» Written request: Summarize in two sentences the passage below about Musk's request for Twitter data.

» Passage provided:
The letter does not say what information Musk wants — it references previous letters, dated May 25 and May 31, asking for the information, but those have not been made public — but it makes it clear that Musk is not looking for information about how Twitter came to its conclusion that fewer than 5% of monetizable daily active users are bots. He is not looking to understand or test Twitter’s methodology. Instead, he wants to “conduct his own analysis,” which I would think would require raw data about Twitter’s users. Last month Twitter Chief Executive Officer Parag Agrawal tweeted a thread about how Twitter does this analysis, noting that Twitter “uses both public and private data (eg, IP address, phone number, geolocation, client/browser signatures, what the account does when it’s active…) to make a determination.” Presumably if Musk wants to “conduct his own analysis,” he will want the same sorts of identifiable private data that Twitter uses.

(Contour labeling entries)

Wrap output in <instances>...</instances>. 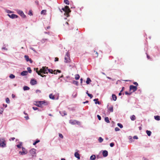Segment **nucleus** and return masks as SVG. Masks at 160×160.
Wrapping results in <instances>:
<instances>
[{"mask_svg":"<svg viewBox=\"0 0 160 160\" xmlns=\"http://www.w3.org/2000/svg\"><path fill=\"white\" fill-rule=\"evenodd\" d=\"M36 72L38 75H40L42 77H46V75H43L42 73L47 74L48 73V68L46 67H42L39 71H37Z\"/></svg>","mask_w":160,"mask_h":160,"instance_id":"obj_1","label":"nucleus"},{"mask_svg":"<svg viewBox=\"0 0 160 160\" xmlns=\"http://www.w3.org/2000/svg\"><path fill=\"white\" fill-rule=\"evenodd\" d=\"M62 10L65 12L64 14H66L67 17L69 16V13L71 12L69 7L67 6H65L64 8H62Z\"/></svg>","mask_w":160,"mask_h":160,"instance_id":"obj_2","label":"nucleus"},{"mask_svg":"<svg viewBox=\"0 0 160 160\" xmlns=\"http://www.w3.org/2000/svg\"><path fill=\"white\" fill-rule=\"evenodd\" d=\"M70 55L67 52L66 55H65V56L64 59L65 61L64 62H65L68 63L70 61V58L69 57Z\"/></svg>","mask_w":160,"mask_h":160,"instance_id":"obj_3","label":"nucleus"},{"mask_svg":"<svg viewBox=\"0 0 160 160\" xmlns=\"http://www.w3.org/2000/svg\"><path fill=\"white\" fill-rule=\"evenodd\" d=\"M5 142V141L4 138H0V146L2 147H5L6 145Z\"/></svg>","mask_w":160,"mask_h":160,"instance_id":"obj_4","label":"nucleus"},{"mask_svg":"<svg viewBox=\"0 0 160 160\" xmlns=\"http://www.w3.org/2000/svg\"><path fill=\"white\" fill-rule=\"evenodd\" d=\"M137 89V86H135L132 85H131L129 87L130 91H132V92H134L136 91Z\"/></svg>","mask_w":160,"mask_h":160,"instance_id":"obj_5","label":"nucleus"},{"mask_svg":"<svg viewBox=\"0 0 160 160\" xmlns=\"http://www.w3.org/2000/svg\"><path fill=\"white\" fill-rule=\"evenodd\" d=\"M69 122L72 125H74V124H79L80 122L76 120H70L69 121Z\"/></svg>","mask_w":160,"mask_h":160,"instance_id":"obj_6","label":"nucleus"},{"mask_svg":"<svg viewBox=\"0 0 160 160\" xmlns=\"http://www.w3.org/2000/svg\"><path fill=\"white\" fill-rule=\"evenodd\" d=\"M22 152H21V151H19V153L21 154H26L27 153V151L25 149L22 147Z\"/></svg>","mask_w":160,"mask_h":160,"instance_id":"obj_7","label":"nucleus"},{"mask_svg":"<svg viewBox=\"0 0 160 160\" xmlns=\"http://www.w3.org/2000/svg\"><path fill=\"white\" fill-rule=\"evenodd\" d=\"M24 58H25V60L27 62L29 61L30 63H32V61L31 58H29V57L28 55H25Z\"/></svg>","mask_w":160,"mask_h":160,"instance_id":"obj_8","label":"nucleus"},{"mask_svg":"<svg viewBox=\"0 0 160 160\" xmlns=\"http://www.w3.org/2000/svg\"><path fill=\"white\" fill-rule=\"evenodd\" d=\"M36 150L33 148L30 151V152L32 156H33L36 154Z\"/></svg>","mask_w":160,"mask_h":160,"instance_id":"obj_9","label":"nucleus"},{"mask_svg":"<svg viewBox=\"0 0 160 160\" xmlns=\"http://www.w3.org/2000/svg\"><path fill=\"white\" fill-rule=\"evenodd\" d=\"M30 83L32 85H33L37 83V82L34 79H32L30 81Z\"/></svg>","mask_w":160,"mask_h":160,"instance_id":"obj_10","label":"nucleus"},{"mask_svg":"<svg viewBox=\"0 0 160 160\" xmlns=\"http://www.w3.org/2000/svg\"><path fill=\"white\" fill-rule=\"evenodd\" d=\"M40 103H41V107H42V105H48V102H46L45 101H40Z\"/></svg>","mask_w":160,"mask_h":160,"instance_id":"obj_11","label":"nucleus"},{"mask_svg":"<svg viewBox=\"0 0 160 160\" xmlns=\"http://www.w3.org/2000/svg\"><path fill=\"white\" fill-rule=\"evenodd\" d=\"M8 15L10 18L12 19L16 18L18 17V16L14 14H12L11 15L8 14Z\"/></svg>","mask_w":160,"mask_h":160,"instance_id":"obj_12","label":"nucleus"},{"mask_svg":"<svg viewBox=\"0 0 160 160\" xmlns=\"http://www.w3.org/2000/svg\"><path fill=\"white\" fill-rule=\"evenodd\" d=\"M18 13L22 17L25 18L26 17V16L24 15L23 12L22 11L19 10L18 12Z\"/></svg>","mask_w":160,"mask_h":160,"instance_id":"obj_13","label":"nucleus"},{"mask_svg":"<svg viewBox=\"0 0 160 160\" xmlns=\"http://www.w3.org/2000/svg\"><path fill=\"white\" fill-rule=\"evenodd\" d=\"M35 103H34V104L36 106L39 107H41V103H40V101H37L36 102H35Z\"/></svg>","mask_w":160,"mask_h":160,"instance_id":"obj_14","label":"nucleus"},{"mask_svg":"<svg viewBox=\"0 0 160 160\" xmlns=\"http://www.w3.org/2000/svg\"><path fill=\"white\" fill-rule=\"evenodd\" d=\"M56 70H55L54 71L52 69H48V72H49L51 73H54V74H57V72H55Z\"/></svg>","mask_w":160,"mask_h":160,"instance_id":"obj_15","label":"nucleus"},{"mask_svg":"<svg viewBox=\"0 0 160 160\" xmlns=\"http://www.w3.org/2000/svg\"><path fill=\"white\" fill-rule=\"evenodd\" d=\"M102 155H103V156L104 157L107 156L108 155V151L106 150L102 152Z\"/></svg>","mask_w":160,"mask_h":160,"instance_id":"obj_16","label":"nucleus"},{"mask_svg":"<svg viewBox=\"0 0 160 160\" xmlns=\"http://www.w3.org/2000/svg\"><path fill=\"white\" fill-rule=\"evenodd\" d=\"M28 73V71H24L22 72L21 73V74L22 76H25Z\"/></svg>","mask_w":160,"mask_h":160,"instance_id":"obj_17","label":"nucleus"},{"mask_svg":"<svg viewBox=\"0 0 160 160\" xmlns=\"http://www.w3.org/2000/svg\"><path fill=\"white\" fill-rule=\"evenodd\" d=\"M75 156L78 159H80L79 154L78 152H75L74 154Z\"/></svg>","mask_w":160,"mask_h":160,"instance_id":"obj_18","label":"nucleus"},{"mask_svg":"<svg viewBox=\"0 0 160 160\" xmlns=\"http://www.w3.org/2000/svg\"><path fill=\"white\" fill-rule=\"evenodd\" d=\"M108 110H109V111H110L111 112H113V107L112 106L109 107L108 108Z\"/></svg>","mask_w":160,"mask_h":160,"instance_id":"obj_19","label":"nucleus"},{"mask_svg":"<svg viewBox=\"0 0 160 160\" xmlns=\"http://www.w3.org/2000/svg\"><path fill=\"white\" fill-rule=\"evenodd\" d=\"M112 99L114 101H115L116 100V99H117V97L115 95L112 94Z\"/></svg>","mask_w":160,"mask_h":160,"instance_id":"obj_20","label":"nucleus"},{"mask_svg":"<svg viewBox=\"0 0 160 160\" xmlns=\"http://www.w3.org/2000/svg\"><path fill=\"white\" fill-rule=\"evenodd\" d=\"M130 118L132 121H134L136 119V117L134 115H132L130 117Z\"/></svg>","mask_w":160,"mask_h":160,"instance_id":"obj_21","label":"nucleus"},{"mask_svg":"<svg viewBox=\"0 0 160 160\" xmlns=\"http://www.w3.org/2000/svg\"><path fill=\"white\" fill-rule=\"evenodd\" d=\"M49 97L50 99L54 100L55 99L54 96L52 94H50L49 95Z\"/></svg>","mask_w":160,"mask_h":160,"instance_id":"obj_22","label":"nucleus"},{"mask_svg":"<svg viewBox=\"0 0 160 160\" xmlns=\"http://www.w3.org/2000/svg\"><path fill=\"white\" fill-rule=\"evenodd\" d=\"M154 118L157 120L159 121L160 120V117L159 116H154Z\"/></svg>","mask_w":160,"mask_h":160,"instance_id":"obj_23","label":"nucleus"},{"mask_svg":"<svg viewBox=\"0 0 160 160\" xmlns=\"http://www.w3.org/2000/svg\"><path fill=\"white\" fill-rule=\"evenodd\" d=\"M96 158V156L95 155H92L90 158V159L91 160H94Z\"/></svg>","mask_w":160,"mask_h":160,"instance_id":"obj_24","label":"nucleus"},{"mask_svg":"<svg viewBox=\"0 0 160 160\" xmlns=\"http://www.w3.org/2000/svg\"><path fill=\"white\" fill-rule=\"evenodd\" d=\"M46 10H43L41 12V14L45 15L46 14Z\"/></svg>","mask_w":160,"mask_h":160,"instance_id":"obj_25","label":"nucleus"},{"mask_svg":"<svg viewBox=\"0 0 160 160\" xmlns=\"http://www.w3.org/2000/svg\"><path fill=\"white\" fill-rule=\"evenodd\" d=\"M23 88L25 91L29 90L30 89L27 86H24Z\"/></svg>","mask_w":160,"mask_h":160,"instance_id":"obj_26","label":"nucleus"},{"mask_svg":"<svg viewBox=\"0 0 160 160\" xmlns=\"http://www.w3.org/2000/svg\"><path fill=\"white\" fill-rule=\"evenodd\" d=\"M91 80L90 79L88 78H87V80L86 82L87 84H89L90 82H91Z\"/></svg>","mask_w":160,"mask_h":160,"instance_id":"obj_27","label":"nucleus"},{"mask_svg":"<svg viewBox=\"0 0 160 160\" xmlns=\"http://www.w3.org/2000/svg\"><path fill=\"white\" fill-rule=\"evenodd\" d=\"M105 122H107L108 123H109L110 122V121H109V118H108V117H106L105 118Z\"/></svg>","mask_w":160,"mask_h":160,"instance_id":"obj_28","label":"nucleus"},{"mask_svg":"<svg viewBox=\"0 0 160 160\" xmlns=\"http://www.w3.org/2000/svg\"><path fill=\"white\" fill-rule=\"evenodd\" d=\"M146 133L148 136H150L151 135V132L150 131L147 130L146 131Z\"/></svg>","mask_w":160,"mask_h":160,"instance_id":"obj_29","label":"nucleus"},{"mask_svg":"<svg viewBox=\"0 0 160 160\" xmlns=\"http://www.w3.org/2000/svg\"><path fill=\"white\" fill-rule=\"evenodd\" d=\"M80 78L79 75L78 74H76L75 76V78L76 80Z\"/></svg>","mask_w":160,"mask_h":160,"instance_id":"obj_30","label":"nucleus"},{"mask_svg":"<svg viewBox=\"0 0 160 160\" xmlns=\"http://www.w3.org/2000/svg\"><path fill=\"white\" fill-rule=\"evenodd\" d=\"M40 140H37L33 144V145H35L37 143L40 142Z\"/></svg>","mask_w":160,"mask_h":160,"instance_id":"obj_31","label":"nucleus"},{"mask_svg":"<svg viewBox=\"0 0 160 160\" xmlns=\"http://www.w3.org/2000/svg\"><path fill=\"white\" fill-rule=\"evenodd\" d=\"M6 102L7 103H9L10 102V100L8 98H7L6 99Z\"/></svg>","mask_w":160,"mask_h":160,"instance_id":"obj_32","label":"nucleus"},{"mask_svg":"<svg viewBox=\"0 0 160 160\" xmlns=\"http://www.w3.org/2000/svg\"><path fill=\"white\" fill-rule=\"evenodd\" d=\"M99 142L100 143L102 142L103 141V139L101 137H100L99 138H98V139Z\"/></svg>","mask_w":160,"mask_h":160,"instance_id":"obj_33","label":"nucleus"},{"mask_svg":"<svg viewBox=\"0 0 160 160\" xmlns=\"http://www.w3.org/2000/svg\"><path fill=\"white\" fill-rule=\"evenodd\" d=\"M15 76L12 74H11L9 76V78L12 79L14 78H15Z\"/></svg>","mask_w":160,"mask_h":160,"instance_id":"obj_34","label":"nucleus"},{"mask_svg":"<svg viewBox=\"0 0 160 160\" xmlns=\"http://www.w3.org/2000/svg\"><path fill=\"white\" fill-rule=\"evenodd\" d=\"M64 2L67 5H69V2L68 0H64Z\"/></svg>","mask_w":160,"mask_h":160,"instance_id":"obj_35","label":"nucleus"},{"mask_svg":"<svg viewBox=\"0 0 160 160\" xmlns=\"http://www.w3.org/2000/svg\"><path fill=\"white\" fill-rule=\"evenodd\" d=\"M27 70L29 73H31L32 70L30 67H28L27 68Z\"/></svg>","mask_w":160,"mask_h":160,"instance_id":"obj_36","label":"nucleus"},{"mask_svg":"<svg viewBox=\"0 0 160 160\" xmlns=\"http://www.w3.org/2000/svg\"><path fill=\"white\" fill-rule=\"evenodd\" d=\"M117 125L118 126H119L120 128H123V126L120 123H118L117 124Z\"/></svg>","mask_w":160,"mask_h":160,"instance_id":"obj_37","label":"nucleus"},{"mask_svg":"<svg viewBox=\"0 0 160 160\" xmlns=\"http://www.w3.org/2000/svg\"><path fill=\"white\" fill-rule=\"evenodd\" d=\"M73 83L74 84L76 85H78V82L77 81H73Z\"/></svg>","mask_w":160,"mask_h":160,"instance_id":"obj_38","label":"nucleus"},{"mask_svg":"<svg viewBox=\"0 0 160 160\" xmlns=\"http://www.w3.org/2000/svg\"><path fill=\"white\" fill-rule=\"evenodd\" d=\"M88 95L90 97V98H92V97H93V96L91 94H89V93H88Z\"/></svg>","mask_w":160,"mask_h":160,"instance_id":"obj_39","label":"nucleus"},{"mask_svg":"<svg viewBox=\"0 0 160 160\" xmlns=\"http://www.w3.org/2000/svg\"><path fill=\"white\" fill-rule=\"evenodd\" d=\"M125 93L126 95H130L131 94V92H130V93H129L127 91H126L125 92Z\"/></svg>","mask_w":160,"mask_h":160,"instance_id":"obj_40","label":"nucleus"},{"mask_svg":"<svg viewBox=\"0 0 160 160\" xmlns=\"http://www.w3.org/2000/svg\"><path fill=\"white\" fill-rule=\"evenodd\" d=\"M21 146L22 144H19L17 145V147L18 148H21Z\"/></svg>","mask_w":160,"mask_h":160,"instance_id":"obj_41","label":"nucleus"},{"mask_svg":"<svg viewBox=\"0 0 160 160\" xmlns=\"http://www.w3.org/2000/svg\"><path fill=\"white\" fill-rule=\"evenodd\" d=\"M97 116V117L98 118V120H100L101 119V117H100V115H98Z\"/></svg>","mask_w":160,"mask_h":160,"instance_id":"obj_42","label":"nucleus"},{"mask_svg":"<svg viewBox=\"0 0 160 160\" xmlns=\"http://www.w3.org/2000/svg\"><path fill=\"white\" fill-rule=\"evenodd\" d=\"M59 137L60 138H63V136L62 135V134L59 133Z\"/></svg>","mask_w":160,"mask_h":160,"instance_id":"obj_43","label":"nucleus"},{"mask_svg":"<svg viewBox=\"0 0 160 160\" xmlns=\"http://www.w3.org/2000/svg\"><path fill=\"white\" fill-rule=\"evenodd\" d=\"M115 130L116 131H119L120 130V129L118 127H116L115 128Z\"/></svg>","mask_w":160,"mask_h":160,"instance_id":"obj_44","label":"nucleus"},{"mask_svg":"<svg viewBox=\"0 0 160 160\" xmlns=\"http://www.w3.org/2000/svg\"><path fill=\"white\" fill-rule=\"evenodd\" d=\"M114 143L113 142H112V143H110V146L111 147H113L114 146Z\"/></svg>","mask_w":160,"mask_h":160,"instance_id":"obj_45","label":"nucleus"},{"mask_svg":"<svg viewBox=\"0 0 160 160\" xmlns=\"http://www.w3.org/2000/svg\"><path fill=\"white\" fill-rule=\"evenodd\" d=\"M28 14L30 16H32V11H29V13H28Z\"/></svg>","mask_w":160,"mask_h":160,"instance_id":"obj_46","label":"nucleus"},{"mask_svg":"<svg viewBox=\"0 0 160 160\" xmlns=\"http://www.w3.org/2000/svg\"><path fill=\"white\" fill-rule=\"evenodd\" d=\"M77 96V94L76 93L75 94V95H72V97L73 98H75Z\"/></svg>","mask_w":160,"mask_h":160,"instance_id":"obj_47","label":"nucleus"},{"mask_svg":"<svg viewBox=\"0 0 160 160\" xmlns=\"http://www.w3.org/2000/svg\"><path fill=\"white\" fill-rule=\"evenodd\" d=\"M94 52H95V54H96V57H97L98 56V53L97 52H96L95 51H94Z\"/></svg>","mask_w":160,"mask_h":160,"instance_id":"obj_48","label":"nucleus"},{"mask_svg":"<svg viewBox=\"0 0 160 160\" xmlns=\"http://www.w3.org/2000/svg\"><path fill=\"white\" fill-rule=\"evenodd\" d=\"M58 61V58L56 57L55 58V60L54 61L55 62Z\"/></svg>","mask_w":160,"mask_h":160,"instance_id":"obj_49","label":"nucleus"},{"mask_svg":"<svg viewBox=\"0 0 160 160\" xmlns=\"http://www.w3.org/2000/svg\"><path fill=\"white\" fill-rule=\"evenodd\" d=\"M32 108L34 110H36L38 109V108L37 107H33Z\"/></svg>","mask_w":160,"mask_h":160,"instance_id":"obj_50","label":"nucleus"},{"mask_svg":"<svg viewBox=\"0 0 160 160\" xmlns=\"http://www.w3.org/2000/svg\"><path fill=\"white\" fill-rule=\"evenodd\" d=\"M133 83L134 85H136V86H137V87L138 85V84L137 82H133Z\"/></svg>","mask_w":160,"mask_h":160,"instance_id":"obj_51","label":"nucleus"},{"mask_svg":"<svg viewBox=\"0 0 160 160\" xmlns=\"http://www.w3.org/2000/svg\"><path fill=\"white\" fill-rule=\"evenodd\" d=\"M57 72H58V73H61V71L60 70H57L56 72L55 71V72H57Z\"/></svg>","mask_w":160,"mask_h":160,"instance_id":"obj_52","label":"nucleus"},{"mask_svg":"<svg viewBox=\"0 0 160 160\" xmlns=\"http://www.w3.org/2000/svg\"><path fill=\"white\" fill-rule=\"evenodd\" d=\"M133 138L134 139H138V137L137 136H134Z\"/></svg>","mask_w":160,"mask_h":160,"instance_id":"obj_53","label":"nucleus"},{"mask_svg":"<svg viewBox=\"0 0 160 160\" xmlns=\"http://www.w3.org/2000/svg\"><path fill=\"white\" fill-rule=\"evenodd\" d=\"M83 79L81 78L80 79V83L82 84V83Z\"/></svg>","mask_w":160,"mask_h":160,"instance_id":"obj_54","label":"nucleus"},{"mask_svg":"<svg viewBox=\"0 0 160 160\" xmlns=\"http://www.w3.org/2000/svg\"><path fill=\"white\" fill-rule=\"evenodd\" d=\"M35 3H36L37 5H38V1L37 0H36V1H35Z\"/></svg>","mask_w":160,"mask_h":160,"instance_id":"obj_55","label":"nucleus"},{"mask_svg":"<svg viewBox=\"0 0 160 160\" xmlns=\"http://www.w3.org/2000/svg\"><path fill=\"white\" fill-rule=\"evenodd\" d=\"M25 118L27 119V120H28L29 119V117L28 116H26V117H25Z\"/></svg>","mask_w":160,"mask_h":160,"instance_id":"obj_56","label":"nucleus"},{"mask_svg":"<svg viewBox=\"0 0 160 160\" xmlns=\"http://www.w3.org/2000/svg\"><path fill=\"white\" fill-rule=\"evenodd\" d=\"M41 91L40 90H36V92H40Z\"/></svg>","mask_w":160,"mask_h":160,"instance_id":"obj_57","label":"nucleus"},{"mask_svg":"<svg viewBox=\"0 0 160 160\" xmlns=\"http://www.w3.org/2000/svg\"><path fill=\"white\" fill-rule=\"evenodd\" d=\"M15 139V138H14L13 137V138H11L10 139V140H11V139H12V140H14Z\"/></svg>","mask_w":160,"mask_h":160,"instance_id":"obj_58","label":"nucleus"},{"mask_svg":"<svg viewBox=\"0 0 160 160\" xmlns=\"http://www.w3.org/2000/svg\"><path fill=\"white\" fill-rule=\"evenodd\" d=\"M12 98H14L15 97V95H14L13 94H12Z\"/></svg>","mask_w":160,"mask_h":160,"instance_id":"obj_59","label":"nucleus"},{"mask_svg":"<svg viewBox=\"0 0 160 160\" xmlns=\"http://www.w3.org/2000/svg\"><path fill=\"white\" fill-rule=\"evenodd\" d=\"M62 113L64 115H67V113H65V111H64V112H63V113Z\"/></svg>","mask_w":160,"mask_h":160,"instance_id":"obj_60","label":"nucleus"},{"mask_svg":"<svg viewBox=\"0 0 160 160\" xmlns=\"http://www.w3.org/2000/svg\"><path fill=\"white\" fill-rule=\"evenodd\" d=\"M95 103L96 104H97V103L98 104H100V102L99 101H98L97 102H95Z\"/></svg>","mask_w":160,"mask_h":160,"instance_id":"obj_61","label":"nucleus"},{"mask_svg":"<svg viewBox=\"0 0 160 160\" xmlns=\"http://www.w3.org/2000/svg\"><path fill=\"white\" fill-rule=\"evenodd\" d=\"M147 58H148V59L150 58V56L148 54H147Z\"/></svg>","mask_w":160,"mask_h":160,"instance_id":"obj_62","label":"nucleus"},{"mask_svg":"<svg viewBox=\"0 0 160 160\" xmlns=\"http://www.w3.org/2000/svg\"><path fill=\"white\" fill-rule=\"evenodd\" d=\"M98 100V99H94L93 101H96Z\"/></svg>","mask_w":160,"mask_h":160,"instance_id":"obj_63","label":"nucleus"},{"mask_svg":"<svg viewBox=\"0 0 160 160\" xmlns=\"http://www.w3.org/2000/svg\"><path fill=\"white\" fill-rule=\"evenodd\" d=\"M3 106H4L5 108L7 107V104L4 105V104H3Z\"/></svg>","mask_w":160,"mask_h":160,"instance_id":"obj_64","label":"nucleus"}]
</instances>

» Result of the exercise: A letter shows that Musk is seeking unspecified information from Twitter, referenced only through earlier unpublished letters, in order to conduct his own analysis rather than to understand or test how Twitter concluded that fewer than 5% of monetizable daily active users are bots. Because Parag Agrawal had explained that Twitter makes this determination using both public and private data, such as IP addresses, phone numbers and geolocation, Musk would presumably want the same kinds of identifiable private data.